There's a lot of science and research involved in growing diamonds; we’ll do our best to explain what we’ve learned. So without getting into the manufacturer's science and procedures (because that is all patented and proprietary information), here’s what we know about the science behind creating lab-grown diamonds.
There are two types of processes used when growing a lab-created diamond. HPHT and CVD start with a carbon seed and use different methods to develop a diamond from that seed.
CVD is short for Chemical Vapor Deposition. This means that a material is deposited from a gas onto a substrate (surface or material on or from which an organism lives or grows), and chemical reactions are involved which causes the Diamond to begin to grow. Growth is a very long process; on larger areas (less than 100cm2), diamond is usually deposited at growth rates between 0.1 and 10 microns per hour. To put that into perspective, the average piece of hair on your head is around 45 microns. So it's a very slow process and requires precisely controlled environments and gas levels to form a gem-quality diamond.

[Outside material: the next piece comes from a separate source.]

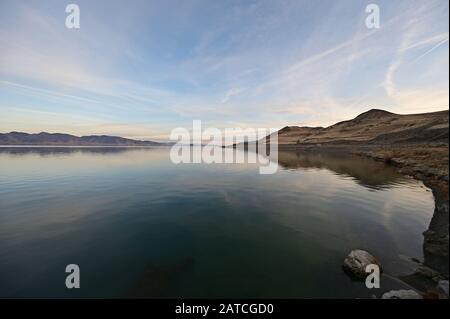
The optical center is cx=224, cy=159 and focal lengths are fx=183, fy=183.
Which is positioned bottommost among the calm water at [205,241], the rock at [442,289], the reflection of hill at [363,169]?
the calm water at [205,241]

HPHT is short for High-Pressure High Temperature. This process has a much more used history in the jewelry industry. Some larger companies started using this process in the 1940-the 50s to make diamonds but were never used or able to make gem-quality diamonds. HPHT uses a catalyst (carbon seed- pure carbon source); under the same environments (High-Pressure, High Temperature) that natural diamonds form, they grow a diamond. This process requires large machines to maintain the Pressure and Temperature needed for diamond growth.